Copy out, unchanged, the lines from the one containing "ΣΕΤ 3ΤΜΧ ΜΕ" through the one containing "PureCozy Outdoor Rug", both included.

**Data excerpts:**
• • • • •

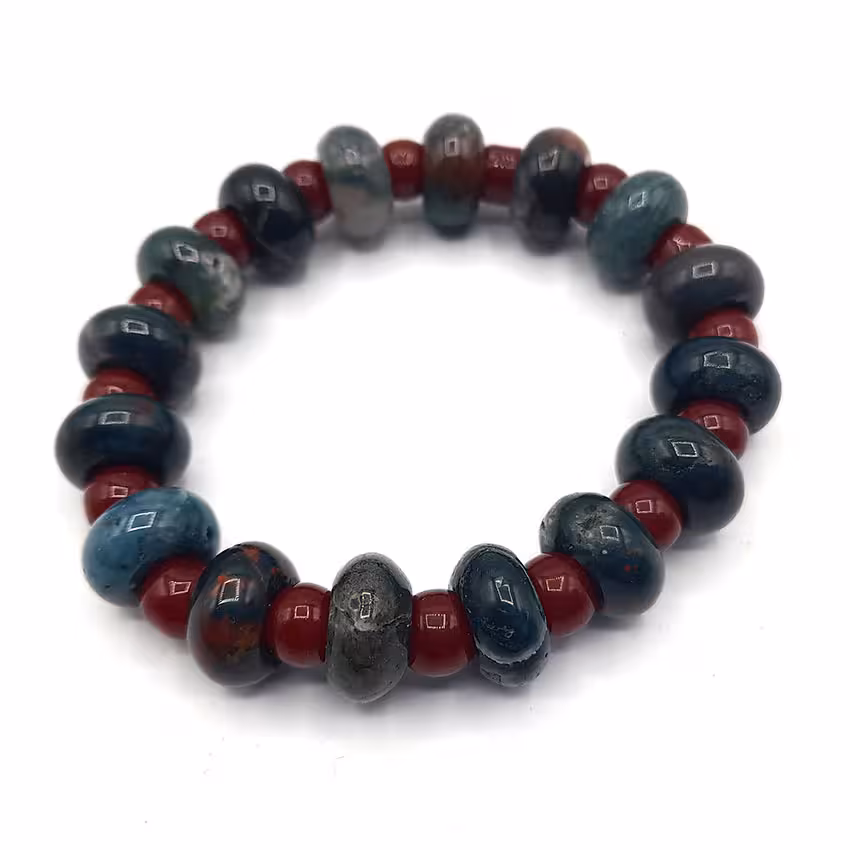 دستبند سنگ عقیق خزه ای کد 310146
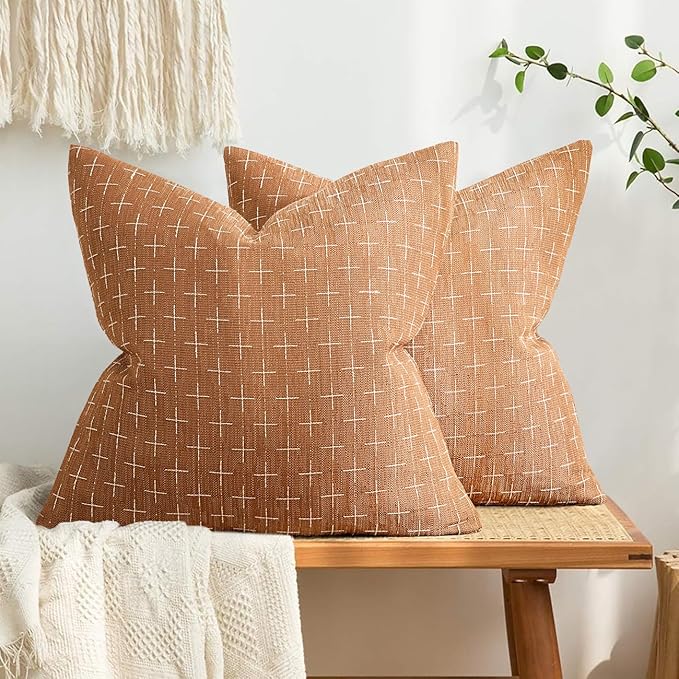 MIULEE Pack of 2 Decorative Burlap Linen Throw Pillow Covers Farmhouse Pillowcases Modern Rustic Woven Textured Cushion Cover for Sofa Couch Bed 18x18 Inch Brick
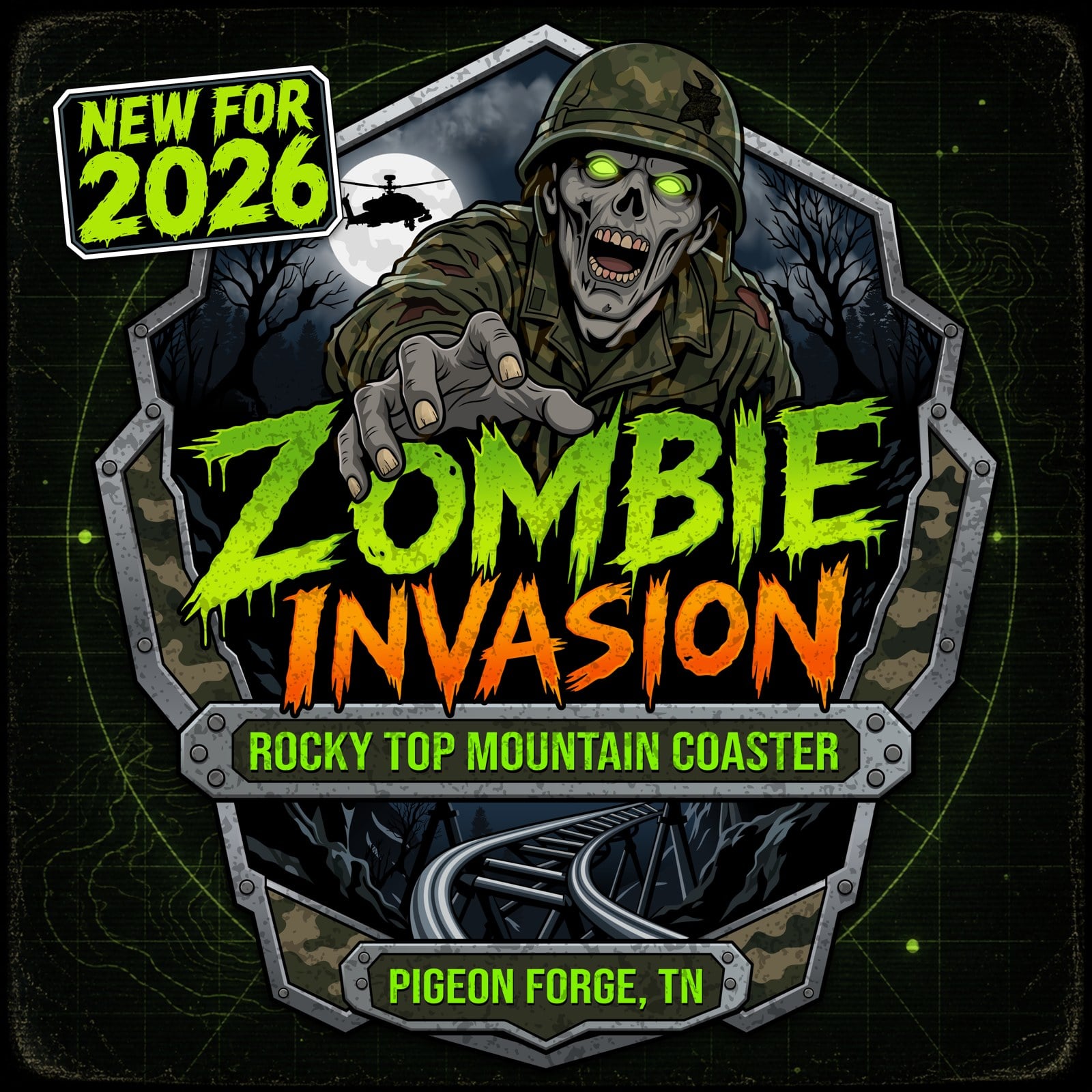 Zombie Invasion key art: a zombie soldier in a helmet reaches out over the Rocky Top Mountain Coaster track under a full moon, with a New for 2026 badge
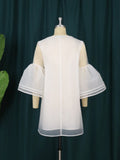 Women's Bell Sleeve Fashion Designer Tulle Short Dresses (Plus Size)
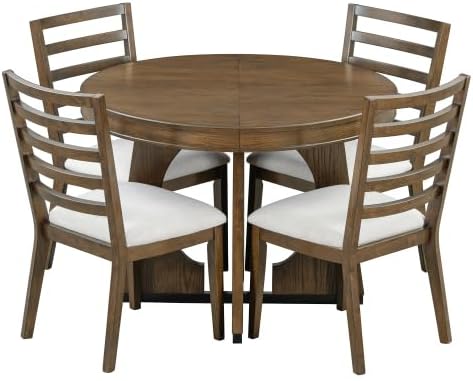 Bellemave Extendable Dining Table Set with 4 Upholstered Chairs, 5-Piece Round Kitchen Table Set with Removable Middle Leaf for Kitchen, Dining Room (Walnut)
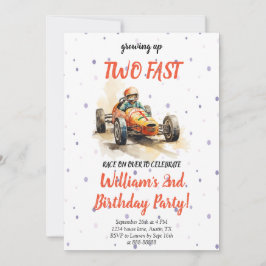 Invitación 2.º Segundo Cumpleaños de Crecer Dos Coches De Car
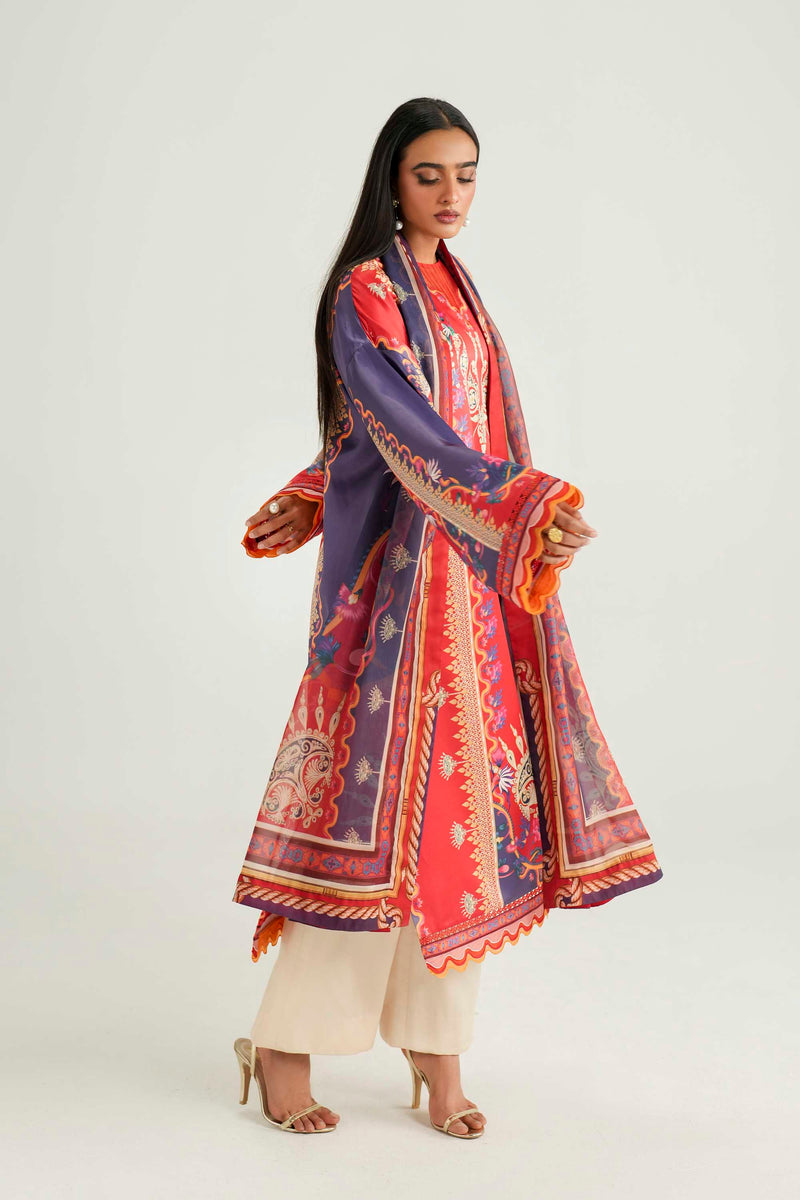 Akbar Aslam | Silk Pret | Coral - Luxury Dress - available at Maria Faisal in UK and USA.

• • • • •

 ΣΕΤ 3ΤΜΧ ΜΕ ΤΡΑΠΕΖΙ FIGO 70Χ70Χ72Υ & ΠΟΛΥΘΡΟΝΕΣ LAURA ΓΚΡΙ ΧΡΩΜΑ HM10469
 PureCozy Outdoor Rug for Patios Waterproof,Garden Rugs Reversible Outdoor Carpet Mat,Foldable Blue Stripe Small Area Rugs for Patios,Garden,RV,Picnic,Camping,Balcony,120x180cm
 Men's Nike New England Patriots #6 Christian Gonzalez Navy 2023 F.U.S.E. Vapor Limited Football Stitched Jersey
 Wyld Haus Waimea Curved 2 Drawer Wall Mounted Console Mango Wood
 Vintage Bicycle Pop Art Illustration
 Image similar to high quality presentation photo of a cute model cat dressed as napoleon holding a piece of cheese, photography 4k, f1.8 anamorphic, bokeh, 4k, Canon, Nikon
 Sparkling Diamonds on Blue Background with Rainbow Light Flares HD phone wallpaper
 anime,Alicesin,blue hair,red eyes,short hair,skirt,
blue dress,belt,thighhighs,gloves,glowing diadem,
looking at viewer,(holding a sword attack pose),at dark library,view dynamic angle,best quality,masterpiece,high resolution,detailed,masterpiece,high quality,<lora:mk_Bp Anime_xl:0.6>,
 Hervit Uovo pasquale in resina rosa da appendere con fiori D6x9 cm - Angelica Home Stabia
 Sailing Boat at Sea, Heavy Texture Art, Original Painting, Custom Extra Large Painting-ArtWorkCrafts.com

• • • • •

**Result below:**
 ΣΕΤ 3ΤΜΧ ΜΕ ΤΡΑΠΕΖΙ FIGO 70Χ70Χ72Υ & ΠΟΛΥΘΡΟΝΕΣ LAURA ΓΚΡΙ ΧΡΩΜΑ HM10469
 PureCozy Outdoor Rug for Patios Waterproof,Garden Rugs Reversible Outdoor Carpet Mat,Foldable Blue Stripe Small Area Rugs for Patios,Garden,RV,Picnic,Camping,Balcony,120x180cm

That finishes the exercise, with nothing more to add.